Start of INFORMATION SHOWN

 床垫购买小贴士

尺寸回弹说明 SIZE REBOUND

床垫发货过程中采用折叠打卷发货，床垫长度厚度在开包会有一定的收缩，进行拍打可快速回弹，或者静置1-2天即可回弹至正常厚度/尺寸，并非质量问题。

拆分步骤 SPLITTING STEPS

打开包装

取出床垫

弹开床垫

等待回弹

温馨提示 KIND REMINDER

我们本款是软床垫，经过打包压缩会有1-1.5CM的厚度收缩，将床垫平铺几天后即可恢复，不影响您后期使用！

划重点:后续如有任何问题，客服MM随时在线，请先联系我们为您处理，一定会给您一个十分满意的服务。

End of INFORMATION SHOWN

An exact written copy of every entry is the required answer.

**REPLY TO THE EXERCISE:**
 床垫购买小贴士

尺寸回弹说明 SIZE REBOUND

床垫发货过程中采用折叠打卷发货，床垫长度厚度在开包会有一定的收缩，进行拍打可快速回弹，或者静置1-2天即可回弹至正常厚度/尺寸，并非质量问题。

拆分步骤 SPLITTING STEPS

打开包装

取出床垫

弹开床垫

等待回弹

温馨提示 KIND REMINDER

我们本款是软床垫，经过打包压缩会有1-1.5CM的厚度收缩，将床垫平铺几天后即可恢复，不影响您后期使用！

划重点:后续如有任何问题，客服MM随时在线，请先联系我们为您处理，一定会给您一个十分满意的服务。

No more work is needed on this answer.